| PROMPT |
The reply should reproduce every line of the data below word for word, minus any images.

| Captioned web images |
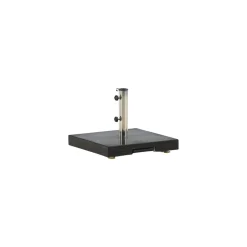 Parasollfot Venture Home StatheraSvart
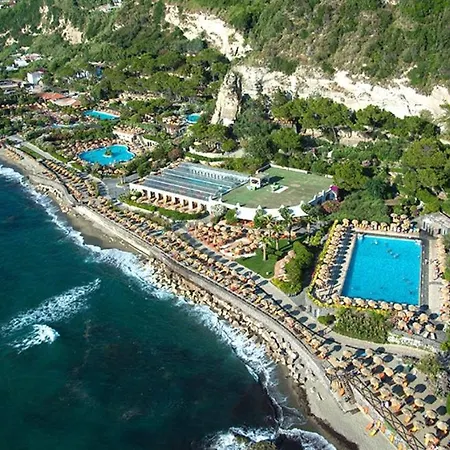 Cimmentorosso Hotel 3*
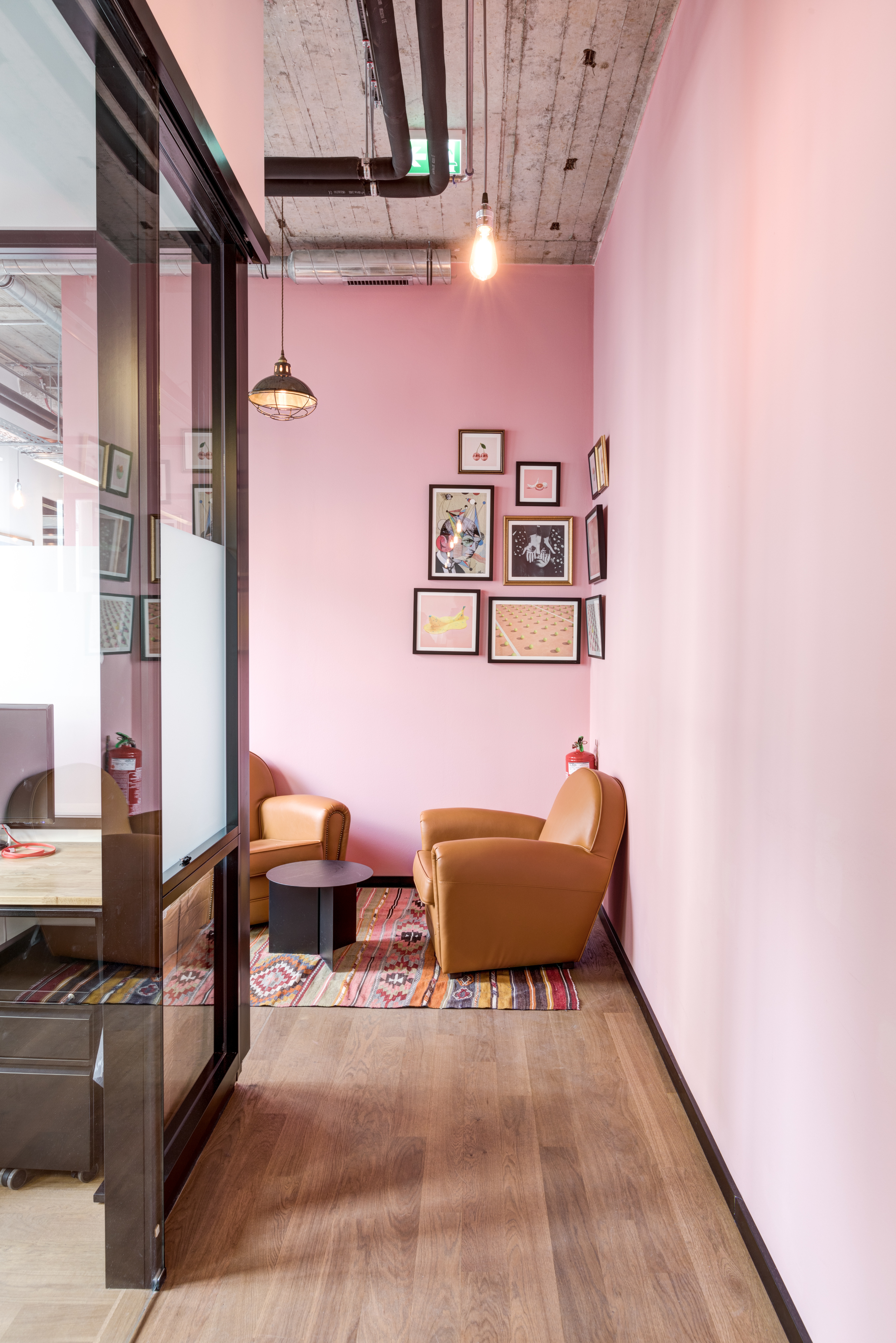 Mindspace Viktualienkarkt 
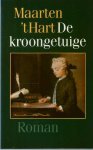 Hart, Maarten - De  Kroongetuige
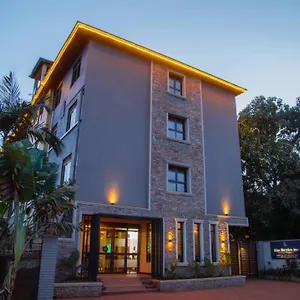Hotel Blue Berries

| YOUR SOLUTION |
 Parasollfot Venture Home StatheraSvart
 Cimmentorosso Hotel 3*
 Mindspace Viktualienkarkt 
 Hart, Maarten - De  Kroongetuige
Hotel Blue Berries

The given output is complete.